1987 - PC Magazine Award for Lifetime Achievement Award;
1990 - ACM Software System Award;
1991 - Award of the Congress of the American industry for the invention;
1992 - Award for pioneering work from the Electronic Frontier Foundation;
1993 - Award for pioneering work from the IEEE Computer Pioneer Award;
1994 - Prize from Price Waterhouse and Computerworld magazine “For achievements on a life path”;
1994 - Honorary Doctorate of the University of Oregon;
1994 - admission to the membership of the American Academy of Arts and Sciences.
Quotes: “The lifetime of a person is directly proportional to the difficulties that he can afford to overcome. I allowed myself a lot "
“We need to improve not the process, but the participant in the process”
“Even the GUI still limits our capabilities. It reminds me of Chinese English.
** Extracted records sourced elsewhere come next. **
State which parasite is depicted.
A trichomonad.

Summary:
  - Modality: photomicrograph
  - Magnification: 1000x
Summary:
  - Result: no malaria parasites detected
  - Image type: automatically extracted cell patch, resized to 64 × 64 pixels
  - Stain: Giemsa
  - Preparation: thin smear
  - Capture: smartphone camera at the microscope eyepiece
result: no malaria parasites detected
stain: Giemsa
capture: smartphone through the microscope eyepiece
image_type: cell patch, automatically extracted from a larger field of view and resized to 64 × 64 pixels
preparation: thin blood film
We must continue the evolution of computing "
The final recognition of the authorship of Engelbart in the invention of the mouse occurred only in 1998. This year he was awarded the 500 thousandth (in dollars) Lemelson-MIT Prize, established for awarding outstanding inventions.
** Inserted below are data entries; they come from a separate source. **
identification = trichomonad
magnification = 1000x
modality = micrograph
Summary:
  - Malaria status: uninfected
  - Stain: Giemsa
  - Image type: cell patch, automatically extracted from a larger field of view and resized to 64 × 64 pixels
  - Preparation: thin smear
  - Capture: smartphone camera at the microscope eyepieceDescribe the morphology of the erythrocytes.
Ten years ago, Douglas organized the eponymous public institute (Bootstrap Institute), entrusting the management of his beloved daughter Christine.
The stated goal of creating this scientific institution is to assist organizations and enterprises in increasing their work efficiency by increasing for these institutions the cumulative IQ (mental capacity index), which means the ability of the community of people to respond to changes in the situation in their field of activity and the effective use of aggregate knowledge and skills of all employees.
Children tend to inherit the intellectual abilities of their parents. "Without a penny for the soul, I had to share with the children: what is not hitting." In any field, Engelbart can not tolerate “dummies”, it seems to him that the idea of ​​adapting to someone else’s “want-not-want” is disgusting if it is about people who are physically and mentally healthy. He considers human laziness to be the greatest evil on the planet, therefore, in the end, the old man dreams of modernizing the human operating system.